A tall, charismatic man with a deep voice, Ferrer is a new breed of Cuban dissident — using activism to show the population that they can overcome their fear of repression, and using a wide array of technology, including DVDs, an active website and social media, to spread information. UNPACU is the largest and arguably most effective such group on the island, with thousands of members.

“We recruit and train a vanguard . . . to peacefully confront the regime” and to send a message to both the government and the population that “we’re not afraid,” he said. Their marches and demonstrations frequently result in arrests and beatings by security forces, and Ferrer has been arrested countless times.

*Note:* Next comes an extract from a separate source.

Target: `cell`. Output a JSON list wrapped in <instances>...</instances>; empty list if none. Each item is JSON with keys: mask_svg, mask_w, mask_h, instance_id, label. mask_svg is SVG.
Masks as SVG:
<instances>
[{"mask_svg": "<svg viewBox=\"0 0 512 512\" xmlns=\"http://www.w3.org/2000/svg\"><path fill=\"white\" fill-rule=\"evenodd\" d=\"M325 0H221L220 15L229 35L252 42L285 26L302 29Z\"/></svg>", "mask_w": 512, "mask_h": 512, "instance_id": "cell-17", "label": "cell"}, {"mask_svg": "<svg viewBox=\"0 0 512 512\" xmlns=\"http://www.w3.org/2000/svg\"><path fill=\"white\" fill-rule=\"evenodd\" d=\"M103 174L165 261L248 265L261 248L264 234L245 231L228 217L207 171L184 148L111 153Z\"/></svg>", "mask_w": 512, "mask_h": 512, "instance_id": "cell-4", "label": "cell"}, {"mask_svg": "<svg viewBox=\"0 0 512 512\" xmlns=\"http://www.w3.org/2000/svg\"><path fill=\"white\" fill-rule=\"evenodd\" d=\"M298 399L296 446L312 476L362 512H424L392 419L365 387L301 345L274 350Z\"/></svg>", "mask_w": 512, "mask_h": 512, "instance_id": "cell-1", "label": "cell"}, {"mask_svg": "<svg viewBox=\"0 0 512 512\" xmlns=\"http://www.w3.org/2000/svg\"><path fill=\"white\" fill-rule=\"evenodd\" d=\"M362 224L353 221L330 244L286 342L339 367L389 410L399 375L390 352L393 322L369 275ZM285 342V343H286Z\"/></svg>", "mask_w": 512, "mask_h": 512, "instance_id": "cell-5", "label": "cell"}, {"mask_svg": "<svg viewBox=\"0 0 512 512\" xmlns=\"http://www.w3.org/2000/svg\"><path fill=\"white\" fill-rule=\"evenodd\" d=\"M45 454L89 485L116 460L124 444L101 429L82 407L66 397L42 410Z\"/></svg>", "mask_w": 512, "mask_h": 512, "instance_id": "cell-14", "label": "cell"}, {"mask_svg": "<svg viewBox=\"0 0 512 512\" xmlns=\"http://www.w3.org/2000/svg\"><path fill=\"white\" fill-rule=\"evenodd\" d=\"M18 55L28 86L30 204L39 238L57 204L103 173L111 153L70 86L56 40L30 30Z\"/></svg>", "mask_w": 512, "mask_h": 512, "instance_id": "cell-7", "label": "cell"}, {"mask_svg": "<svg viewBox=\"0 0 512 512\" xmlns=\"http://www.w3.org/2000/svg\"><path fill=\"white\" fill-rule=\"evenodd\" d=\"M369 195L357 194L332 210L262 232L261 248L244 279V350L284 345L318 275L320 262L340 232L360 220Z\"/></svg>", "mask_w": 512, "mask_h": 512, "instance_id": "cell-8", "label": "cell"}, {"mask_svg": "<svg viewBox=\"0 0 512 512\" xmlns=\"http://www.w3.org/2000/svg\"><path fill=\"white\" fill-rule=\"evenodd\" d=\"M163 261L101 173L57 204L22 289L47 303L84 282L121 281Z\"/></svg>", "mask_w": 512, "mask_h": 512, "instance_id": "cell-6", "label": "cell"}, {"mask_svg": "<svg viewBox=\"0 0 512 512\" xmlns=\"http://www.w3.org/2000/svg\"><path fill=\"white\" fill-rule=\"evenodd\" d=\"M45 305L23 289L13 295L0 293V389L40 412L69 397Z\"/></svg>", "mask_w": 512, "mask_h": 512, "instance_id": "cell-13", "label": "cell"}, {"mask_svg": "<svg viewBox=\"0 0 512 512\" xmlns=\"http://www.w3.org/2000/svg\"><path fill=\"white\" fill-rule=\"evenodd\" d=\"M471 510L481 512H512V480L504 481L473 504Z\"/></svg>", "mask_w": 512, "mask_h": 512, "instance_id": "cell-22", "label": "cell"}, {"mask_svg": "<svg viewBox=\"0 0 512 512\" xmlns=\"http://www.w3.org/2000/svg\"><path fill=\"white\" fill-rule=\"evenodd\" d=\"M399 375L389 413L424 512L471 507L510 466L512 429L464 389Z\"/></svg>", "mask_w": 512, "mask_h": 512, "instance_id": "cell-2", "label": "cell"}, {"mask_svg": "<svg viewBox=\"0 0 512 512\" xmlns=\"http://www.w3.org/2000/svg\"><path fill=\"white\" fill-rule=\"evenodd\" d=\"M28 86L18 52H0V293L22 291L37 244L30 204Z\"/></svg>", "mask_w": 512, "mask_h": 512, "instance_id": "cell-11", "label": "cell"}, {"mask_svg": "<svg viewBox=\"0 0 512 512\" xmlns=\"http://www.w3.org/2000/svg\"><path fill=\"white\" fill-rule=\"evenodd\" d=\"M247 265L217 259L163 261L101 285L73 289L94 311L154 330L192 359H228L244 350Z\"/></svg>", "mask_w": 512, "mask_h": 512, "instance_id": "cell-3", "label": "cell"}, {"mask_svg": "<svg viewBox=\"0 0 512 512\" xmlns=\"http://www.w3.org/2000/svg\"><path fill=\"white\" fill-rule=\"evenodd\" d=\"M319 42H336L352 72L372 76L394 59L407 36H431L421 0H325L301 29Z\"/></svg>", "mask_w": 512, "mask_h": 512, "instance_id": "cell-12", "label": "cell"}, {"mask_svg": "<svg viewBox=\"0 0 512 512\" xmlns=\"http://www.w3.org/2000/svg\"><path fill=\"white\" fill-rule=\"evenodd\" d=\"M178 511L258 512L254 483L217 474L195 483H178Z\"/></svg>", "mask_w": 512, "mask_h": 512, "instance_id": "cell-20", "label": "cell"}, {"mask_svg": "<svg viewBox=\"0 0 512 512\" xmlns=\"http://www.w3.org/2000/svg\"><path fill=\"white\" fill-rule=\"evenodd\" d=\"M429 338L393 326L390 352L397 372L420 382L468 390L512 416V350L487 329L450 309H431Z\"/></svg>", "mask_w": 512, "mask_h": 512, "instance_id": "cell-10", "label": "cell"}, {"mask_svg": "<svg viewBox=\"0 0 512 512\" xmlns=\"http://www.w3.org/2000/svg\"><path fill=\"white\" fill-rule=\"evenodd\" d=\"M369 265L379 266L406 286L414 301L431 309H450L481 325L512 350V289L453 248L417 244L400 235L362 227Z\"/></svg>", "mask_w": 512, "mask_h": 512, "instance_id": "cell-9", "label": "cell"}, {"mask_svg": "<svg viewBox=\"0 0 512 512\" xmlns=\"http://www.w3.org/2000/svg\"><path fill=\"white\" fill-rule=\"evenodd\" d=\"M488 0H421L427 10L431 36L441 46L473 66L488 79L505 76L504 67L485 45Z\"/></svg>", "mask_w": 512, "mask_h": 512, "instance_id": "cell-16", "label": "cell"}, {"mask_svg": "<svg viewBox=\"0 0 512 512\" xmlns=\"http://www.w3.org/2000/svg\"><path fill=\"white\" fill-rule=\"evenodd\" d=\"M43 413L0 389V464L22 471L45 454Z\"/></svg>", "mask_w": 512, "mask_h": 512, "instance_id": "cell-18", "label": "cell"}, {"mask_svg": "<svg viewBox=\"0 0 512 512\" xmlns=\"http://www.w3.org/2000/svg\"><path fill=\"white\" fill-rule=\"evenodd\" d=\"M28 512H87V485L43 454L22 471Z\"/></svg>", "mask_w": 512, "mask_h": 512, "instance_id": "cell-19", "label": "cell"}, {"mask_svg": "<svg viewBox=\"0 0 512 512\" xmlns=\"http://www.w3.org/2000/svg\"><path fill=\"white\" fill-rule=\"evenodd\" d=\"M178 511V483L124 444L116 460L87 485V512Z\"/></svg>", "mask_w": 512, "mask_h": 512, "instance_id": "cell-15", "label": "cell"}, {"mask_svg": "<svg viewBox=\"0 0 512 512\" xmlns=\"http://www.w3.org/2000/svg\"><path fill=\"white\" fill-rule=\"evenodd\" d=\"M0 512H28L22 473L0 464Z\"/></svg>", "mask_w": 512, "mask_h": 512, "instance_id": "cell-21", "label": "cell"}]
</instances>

But “if we only concentrate on that kind of action,” he said, UNPACU would never number more than several hundred activists. Instead, it combines protest with social activism — feeding the poor, providing medicine to the sick, running activities for children and “serving as a bridge for victims of injustice” by broadcasting their treatment to the world.

“Our goal is to continue growing the number of people in the streets and to continue to grow,” he said.

One of 75 prominent dissidents arrested in 2003 during what is known as Cuba’s “Black Spring,” Ferrer was sentenced to 25 years for his work in gathering signatures for the Varela Project, a petition for a nationwide referendum on opening Cuba to greater political and civil freedoms.

One of the last to be released as part of a deal negotiated by the government of Spain and the Cuban Catholic church, he remains on probation and liable to be forced to complete his sentence at any time.

Despite the increase in short-term political arrests this year, Ferrer said he believes that “the struggle is going to get easier” once Raúl Castro follows through on his pledge to step down in 2018.

The aging Castros — Raúl and his brother Fidel, who ruled the island from the 1959 revolution until he stepped down in 2006 — “like Stalin in the Soviet Union and Hitler in Germany, have created a mentality that they are invincible,” Ferrer said. “The next person won’t be able to do that.”